• **STATED TASK**: Copy out, in full, each line of the data below that contains the word "front".

--------------------------------

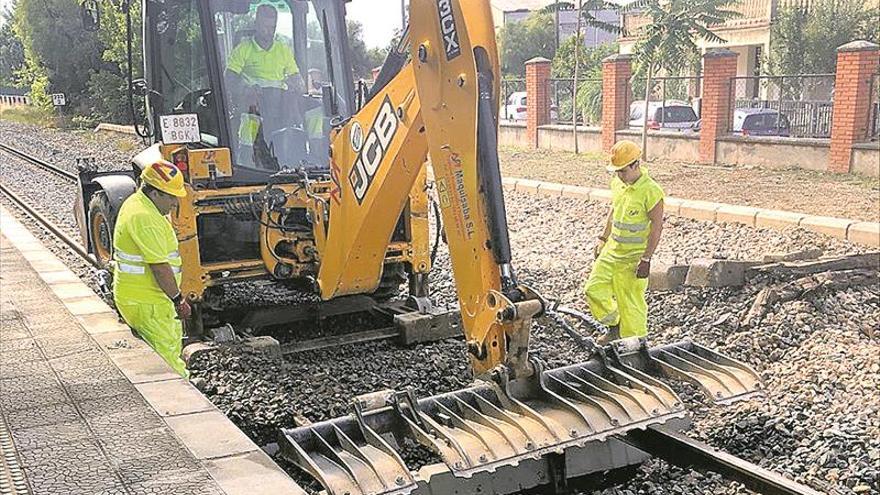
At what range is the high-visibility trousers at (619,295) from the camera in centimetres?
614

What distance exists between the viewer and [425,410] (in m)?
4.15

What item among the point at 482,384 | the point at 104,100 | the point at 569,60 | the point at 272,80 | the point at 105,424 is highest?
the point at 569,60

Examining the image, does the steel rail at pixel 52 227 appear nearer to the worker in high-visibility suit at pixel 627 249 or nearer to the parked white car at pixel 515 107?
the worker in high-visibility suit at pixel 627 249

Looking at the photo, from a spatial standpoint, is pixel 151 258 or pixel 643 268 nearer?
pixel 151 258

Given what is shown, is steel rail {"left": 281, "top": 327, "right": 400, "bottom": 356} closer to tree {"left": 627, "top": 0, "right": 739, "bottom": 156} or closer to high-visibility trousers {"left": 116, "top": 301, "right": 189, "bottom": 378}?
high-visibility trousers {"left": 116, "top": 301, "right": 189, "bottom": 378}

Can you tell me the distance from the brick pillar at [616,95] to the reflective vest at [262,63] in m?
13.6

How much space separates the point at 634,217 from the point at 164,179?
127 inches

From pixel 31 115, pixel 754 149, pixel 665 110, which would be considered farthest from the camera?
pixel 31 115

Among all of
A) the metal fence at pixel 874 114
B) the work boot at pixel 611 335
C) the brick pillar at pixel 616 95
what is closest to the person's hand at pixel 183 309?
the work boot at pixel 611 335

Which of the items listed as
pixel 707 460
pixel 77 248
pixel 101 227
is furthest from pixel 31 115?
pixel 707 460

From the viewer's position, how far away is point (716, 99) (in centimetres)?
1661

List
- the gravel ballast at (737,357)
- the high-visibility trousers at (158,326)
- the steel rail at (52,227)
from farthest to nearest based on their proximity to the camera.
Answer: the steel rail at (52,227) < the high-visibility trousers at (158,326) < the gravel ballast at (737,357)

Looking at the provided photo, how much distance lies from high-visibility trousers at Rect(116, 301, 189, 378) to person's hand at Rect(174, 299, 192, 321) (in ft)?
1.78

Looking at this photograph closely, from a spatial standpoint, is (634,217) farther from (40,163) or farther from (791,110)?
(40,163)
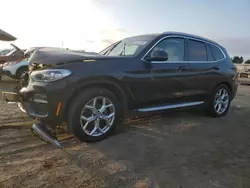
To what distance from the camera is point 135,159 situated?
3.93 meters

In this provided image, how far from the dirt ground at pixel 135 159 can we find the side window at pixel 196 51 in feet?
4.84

--------------------------------

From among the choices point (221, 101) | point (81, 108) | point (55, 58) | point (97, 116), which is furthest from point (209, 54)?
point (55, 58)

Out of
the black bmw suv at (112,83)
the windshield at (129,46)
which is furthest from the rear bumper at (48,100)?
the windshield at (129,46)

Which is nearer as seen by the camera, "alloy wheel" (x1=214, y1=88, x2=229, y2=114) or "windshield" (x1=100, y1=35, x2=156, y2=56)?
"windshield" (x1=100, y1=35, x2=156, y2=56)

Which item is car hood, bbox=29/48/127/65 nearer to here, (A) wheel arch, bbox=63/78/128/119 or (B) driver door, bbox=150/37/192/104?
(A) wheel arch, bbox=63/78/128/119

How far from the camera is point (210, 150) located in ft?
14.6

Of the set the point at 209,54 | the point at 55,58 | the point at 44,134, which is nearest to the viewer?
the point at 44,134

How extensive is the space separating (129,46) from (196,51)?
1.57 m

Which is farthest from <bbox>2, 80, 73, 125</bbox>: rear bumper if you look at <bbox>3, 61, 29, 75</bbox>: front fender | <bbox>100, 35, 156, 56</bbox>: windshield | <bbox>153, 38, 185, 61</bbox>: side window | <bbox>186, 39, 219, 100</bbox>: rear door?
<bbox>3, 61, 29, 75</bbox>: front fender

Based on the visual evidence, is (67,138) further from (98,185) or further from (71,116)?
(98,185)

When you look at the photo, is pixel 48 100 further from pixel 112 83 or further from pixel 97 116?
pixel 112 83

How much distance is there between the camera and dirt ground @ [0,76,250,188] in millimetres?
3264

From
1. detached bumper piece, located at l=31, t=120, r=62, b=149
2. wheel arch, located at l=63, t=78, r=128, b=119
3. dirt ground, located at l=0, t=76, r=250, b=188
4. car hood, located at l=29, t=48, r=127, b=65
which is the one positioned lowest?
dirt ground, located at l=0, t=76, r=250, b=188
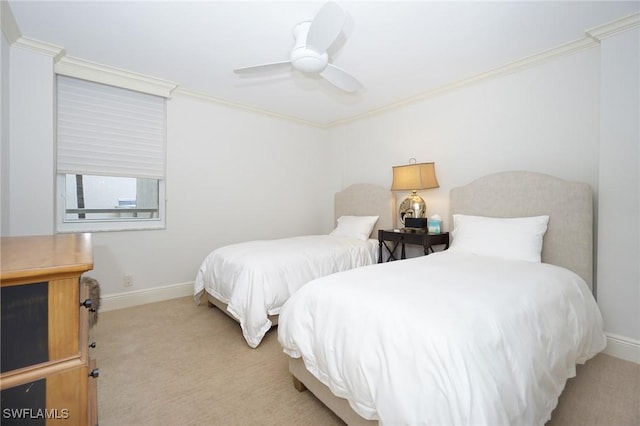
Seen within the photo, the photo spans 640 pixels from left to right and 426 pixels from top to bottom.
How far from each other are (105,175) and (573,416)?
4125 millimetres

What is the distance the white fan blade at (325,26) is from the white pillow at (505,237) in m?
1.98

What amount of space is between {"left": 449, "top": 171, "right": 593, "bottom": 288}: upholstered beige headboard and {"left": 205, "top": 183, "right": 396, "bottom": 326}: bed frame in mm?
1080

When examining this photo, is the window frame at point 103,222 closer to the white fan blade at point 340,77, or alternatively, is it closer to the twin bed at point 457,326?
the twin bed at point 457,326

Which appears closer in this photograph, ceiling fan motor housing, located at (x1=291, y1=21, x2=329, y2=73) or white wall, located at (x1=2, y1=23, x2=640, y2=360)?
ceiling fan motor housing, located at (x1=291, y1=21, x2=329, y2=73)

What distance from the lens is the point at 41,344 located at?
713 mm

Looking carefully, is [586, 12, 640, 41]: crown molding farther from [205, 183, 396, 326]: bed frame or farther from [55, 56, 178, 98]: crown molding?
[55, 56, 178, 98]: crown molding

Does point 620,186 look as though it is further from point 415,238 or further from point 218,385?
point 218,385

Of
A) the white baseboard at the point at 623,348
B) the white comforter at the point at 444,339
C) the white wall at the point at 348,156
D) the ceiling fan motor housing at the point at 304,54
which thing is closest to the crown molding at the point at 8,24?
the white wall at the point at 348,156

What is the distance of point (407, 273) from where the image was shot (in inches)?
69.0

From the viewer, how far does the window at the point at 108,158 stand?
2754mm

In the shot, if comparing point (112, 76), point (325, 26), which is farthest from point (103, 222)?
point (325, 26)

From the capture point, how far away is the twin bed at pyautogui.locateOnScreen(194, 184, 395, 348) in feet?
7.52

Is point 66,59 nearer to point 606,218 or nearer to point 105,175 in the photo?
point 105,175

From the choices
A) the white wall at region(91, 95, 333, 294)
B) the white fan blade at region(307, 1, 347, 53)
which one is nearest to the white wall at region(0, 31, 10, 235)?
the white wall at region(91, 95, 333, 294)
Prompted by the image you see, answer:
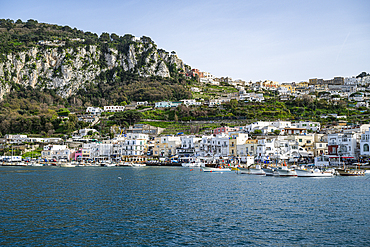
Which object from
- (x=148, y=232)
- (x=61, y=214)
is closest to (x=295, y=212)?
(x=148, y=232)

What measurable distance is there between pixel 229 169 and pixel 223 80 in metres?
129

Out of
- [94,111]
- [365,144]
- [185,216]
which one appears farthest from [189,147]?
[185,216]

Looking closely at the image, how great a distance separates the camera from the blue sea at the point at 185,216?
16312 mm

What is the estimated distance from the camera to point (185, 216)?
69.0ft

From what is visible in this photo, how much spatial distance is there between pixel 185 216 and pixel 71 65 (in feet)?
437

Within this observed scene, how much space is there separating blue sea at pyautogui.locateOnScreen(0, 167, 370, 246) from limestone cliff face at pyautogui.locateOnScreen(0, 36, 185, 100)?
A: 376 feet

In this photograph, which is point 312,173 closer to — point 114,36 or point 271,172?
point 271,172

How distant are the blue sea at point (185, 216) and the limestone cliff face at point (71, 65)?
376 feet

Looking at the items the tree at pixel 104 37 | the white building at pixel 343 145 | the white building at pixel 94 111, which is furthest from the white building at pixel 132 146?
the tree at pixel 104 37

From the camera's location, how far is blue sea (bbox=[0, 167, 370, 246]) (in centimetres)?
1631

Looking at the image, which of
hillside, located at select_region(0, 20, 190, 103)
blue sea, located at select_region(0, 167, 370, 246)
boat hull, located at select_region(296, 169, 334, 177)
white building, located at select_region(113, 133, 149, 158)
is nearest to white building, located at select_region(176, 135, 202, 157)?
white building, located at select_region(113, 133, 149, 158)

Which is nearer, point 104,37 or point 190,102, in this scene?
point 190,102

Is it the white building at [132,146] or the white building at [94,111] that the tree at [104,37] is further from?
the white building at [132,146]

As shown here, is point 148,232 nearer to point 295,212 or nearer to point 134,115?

--------------------------------

• **RIGHT ANSWER**:
Which is farthest from <bbox>2, 80, 73, 125</bbox>: rear bumper if you look at <bbox>3, 61, 29, 75</bbox>: front fender | <bbox>100, 35, 156, 56</bbox>: windshield | <bbox>153, 38, 185, 61</bbox>: side window | <bbox>186, 39, 219, 100</bbox>: rear door?
<bbox>3, 61, 29, 75</bbox>: front fender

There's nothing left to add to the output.